§ WHAT IS REQUIRED
Reproduce the following text on Russian minorities in the former Soviet republics in full, word for word and line for line.

§ PASSAGE
The New Russian Diaspora: Russian Minorities in the Former Soviet Republics

The New Russian Diaspora: Russian Minorities in the Former Soviet Republics

The New Russian Diaspora: Russian Minorities in the Former Soviet Republics

The New Russian Diaspora: Russian Minorities in the Former Soviet Republics

Synopsis

"In the wake of the USSR's collapse, more than 25 million Russians found themselves living outside Russian territory. Just as uncertain as their citizenship status was the role they would play in the future - whether as homeless refugees in an unstable Russia or as a minority group of uncertain loyalty in other former Soviet republics. This volume, prepared under the sponsorship of the Kennan Institute for Advanced Russian Studies, offers a comprehensive and amply documented examination of these questions." Title Summary field provided by Blackwell North America, Inc. All Rights Reserved

Excerpt

It is clear that by 1989-90, Russian minorities in the republics had become one of the most crucial political agents in the process that ultimately led to the death of the Soviet empire and the turbulent events that ensued on the territory of the former Soviet Union.

Prior to 1987, Russian minorities within other national entities had not been much in evidence as independent political agents. In the 1970s, of course, in association with the growth of nationalist sentiments in certain organizations and the increasing autonomy of local officials, the Russians had already begun to experience the eclipse of their Big Brother role and even discern evidence of subtle discrimination. But serious efforts on the part of Ukrainian nationalists to strengthen their position (recall the arrests that took place in Kiev and Lvov, the Ivan Dziuba affair, the persecution of the poet Lina Kostenko, and other incidents) were ruthlessly crushed by Brezhnev.

§ EXTRACTED ENTRIES
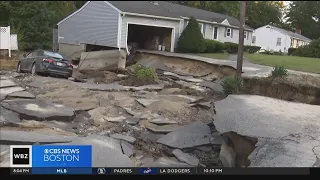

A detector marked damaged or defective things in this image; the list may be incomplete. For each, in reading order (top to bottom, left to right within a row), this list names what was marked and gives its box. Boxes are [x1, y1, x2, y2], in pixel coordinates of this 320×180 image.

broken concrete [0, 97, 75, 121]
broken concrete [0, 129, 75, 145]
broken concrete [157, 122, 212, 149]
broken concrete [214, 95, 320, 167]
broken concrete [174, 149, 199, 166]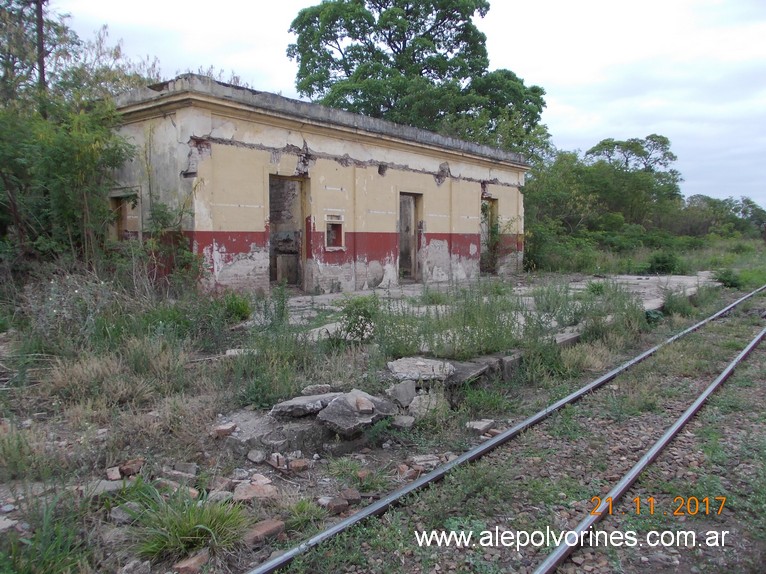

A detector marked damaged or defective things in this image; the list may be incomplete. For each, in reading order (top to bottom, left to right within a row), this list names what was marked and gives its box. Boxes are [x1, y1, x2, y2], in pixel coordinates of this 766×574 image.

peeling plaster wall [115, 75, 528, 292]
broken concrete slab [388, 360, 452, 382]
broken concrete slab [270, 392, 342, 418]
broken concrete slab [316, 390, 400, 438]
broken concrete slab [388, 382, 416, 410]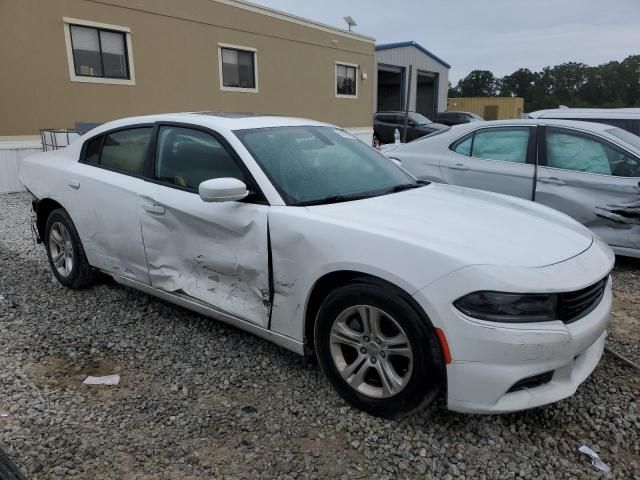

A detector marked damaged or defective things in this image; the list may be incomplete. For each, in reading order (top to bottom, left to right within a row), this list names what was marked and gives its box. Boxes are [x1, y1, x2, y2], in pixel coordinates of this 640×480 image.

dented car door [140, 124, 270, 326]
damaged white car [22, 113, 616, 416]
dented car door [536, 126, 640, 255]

...

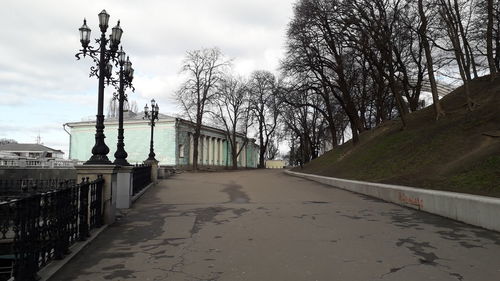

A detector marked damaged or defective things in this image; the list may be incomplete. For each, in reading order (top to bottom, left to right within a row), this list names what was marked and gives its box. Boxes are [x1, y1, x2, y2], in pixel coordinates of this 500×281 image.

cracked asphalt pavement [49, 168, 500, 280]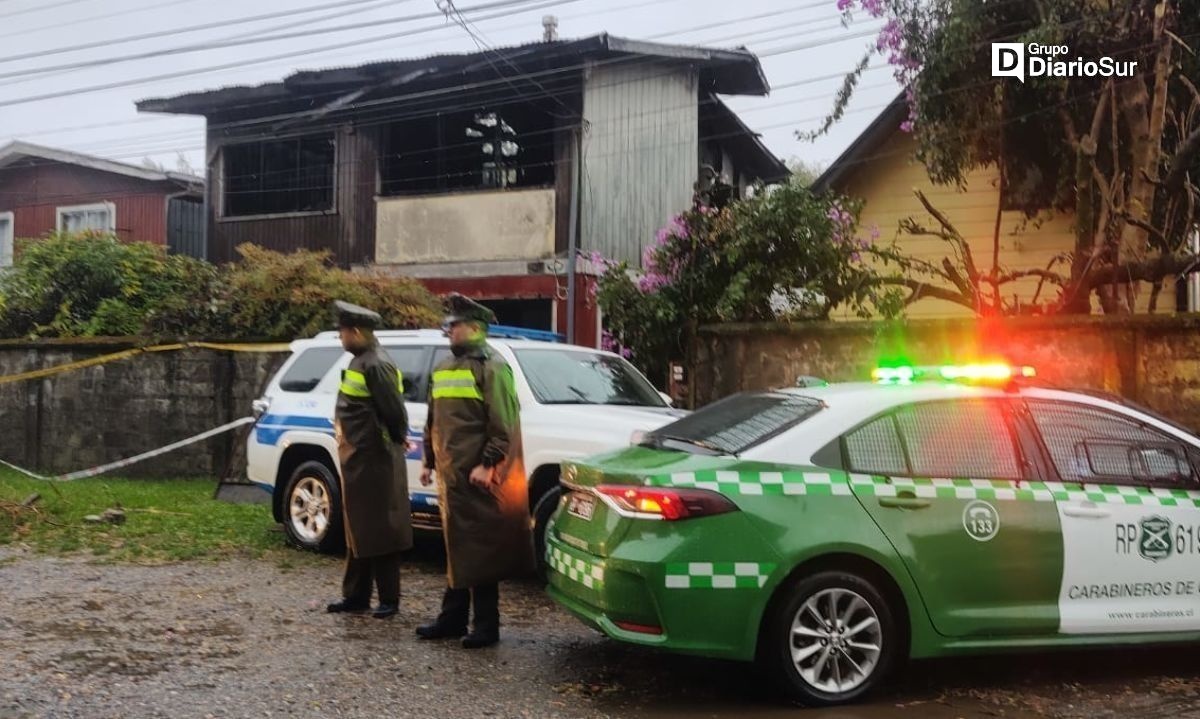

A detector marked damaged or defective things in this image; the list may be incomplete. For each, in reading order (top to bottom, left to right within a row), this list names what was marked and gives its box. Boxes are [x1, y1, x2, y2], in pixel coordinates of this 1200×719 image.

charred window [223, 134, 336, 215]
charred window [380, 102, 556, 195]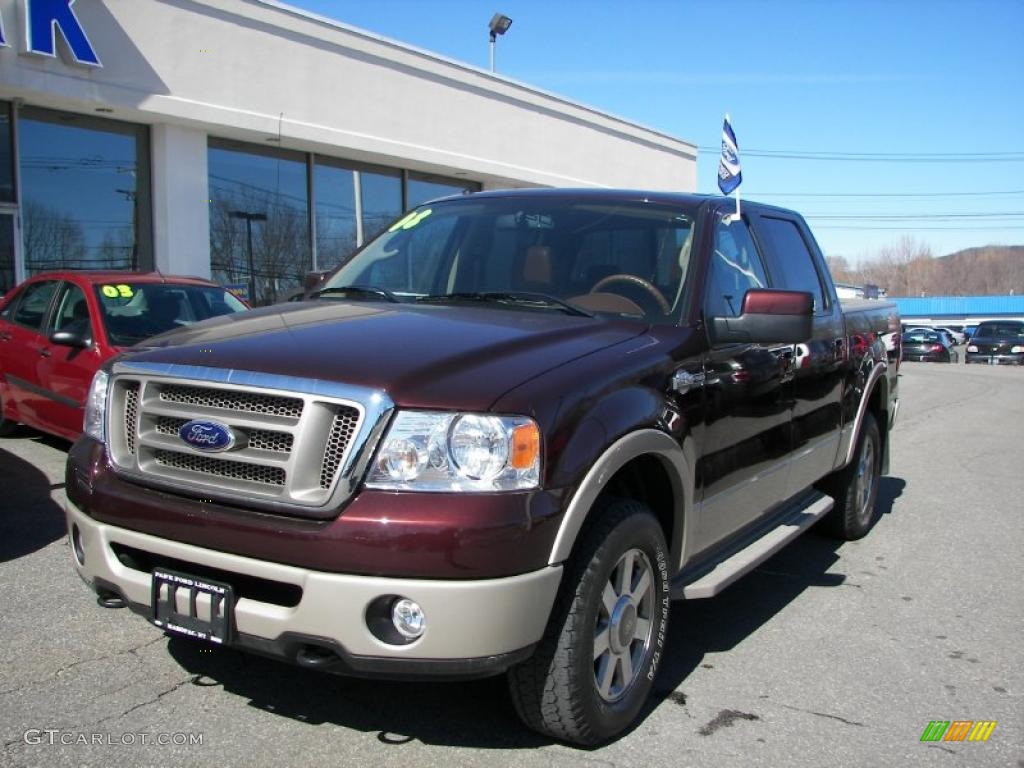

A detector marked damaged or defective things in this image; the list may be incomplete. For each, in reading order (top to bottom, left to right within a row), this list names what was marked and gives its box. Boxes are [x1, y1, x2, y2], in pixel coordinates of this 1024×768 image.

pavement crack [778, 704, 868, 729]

---

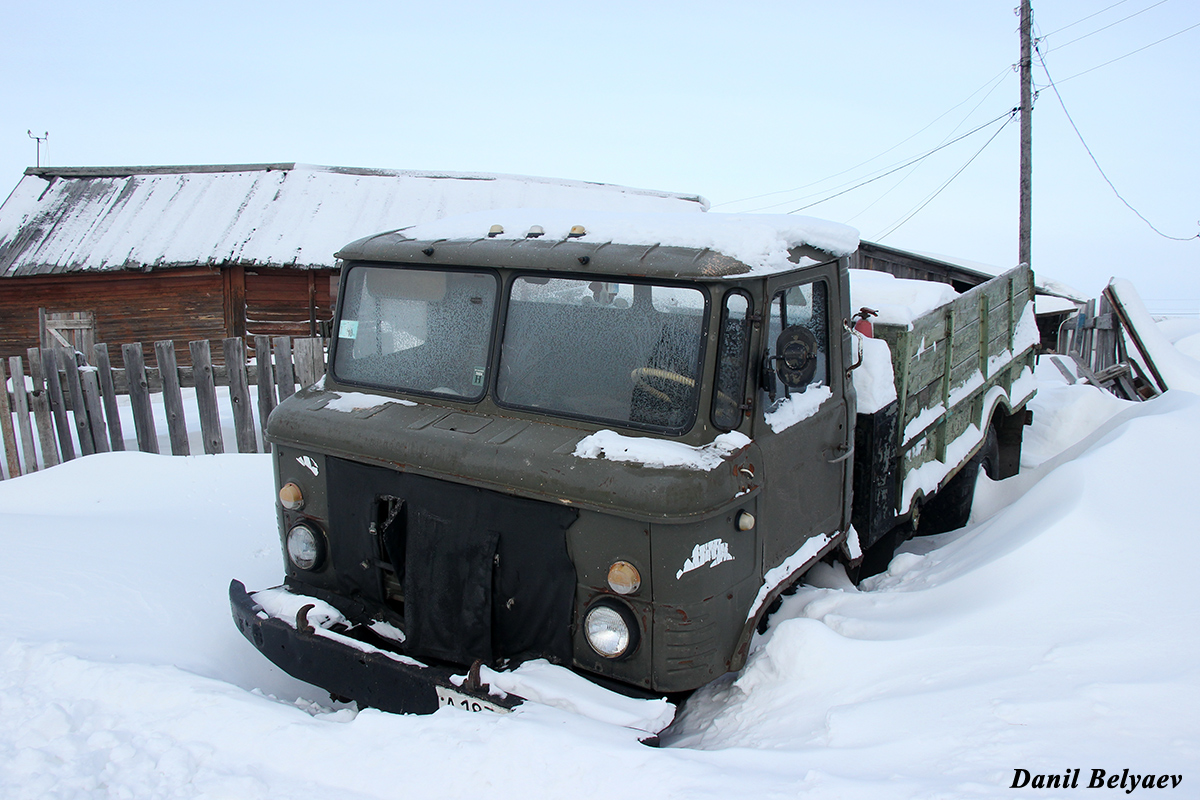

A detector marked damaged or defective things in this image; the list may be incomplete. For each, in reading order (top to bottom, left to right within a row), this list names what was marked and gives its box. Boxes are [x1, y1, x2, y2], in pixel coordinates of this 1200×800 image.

§ SOLUTION FOR THIS PROBLEM
The New Russian Diaspora: Russian Minorities in the Former Soviet Republics

The New Russian Diaspora: Russian Minorities in the Former Soviet Republics

The New Russian Diaspora: Russian Minorities in the Former Soviet Republics

The New Russian Diaspora: Russian Minorities in the Former Soviet Republics

Synopsis

"In the wake of the USSR's collapse, more than 25 million Russians found themselves living outside Russian territory. Just as uncertain as their citizenship status was the role they would play in the future - whether as homeless refugees in an unstable Russia or as a minority group of uncertain loyalty in other former Soviet republics. This volume, prepared under the sponsorship of the Kennan Institute for Advanced Russian Studies, offers a comprehensive and amply documented examination of these questions." Title Summary field provided by Blackwell North America, Inc. All Rights Reserved

Excerpt

It is clear that by 1989-90, Russian minorities in the republics had become one of the most crucial political agents in the process that ultimately led to the death of the Soviet empire and the turbulent events that ensued on the territory of the former Soviet Union.

Prior to 1987, Russian minorities within other national entities had not been much in evidence as independent political agents. In the 1970s, of course, in association with the growth of nationalist sentiments in certain organizations and the increasing autonomy of local officials, the Russians had already begun to experience the eclipse of their Big Brother role and even discern evidence of subtle discrimination. But serious efforts on the part of Ukrainian nationalists to strengthen their position (recall the arrests that took place in Kiev and Lvov, the Ivan Dziuba affair, the persecution of the poet Lina Kostenko, and other incidents) were ruthlessly crushed by Brezhnev.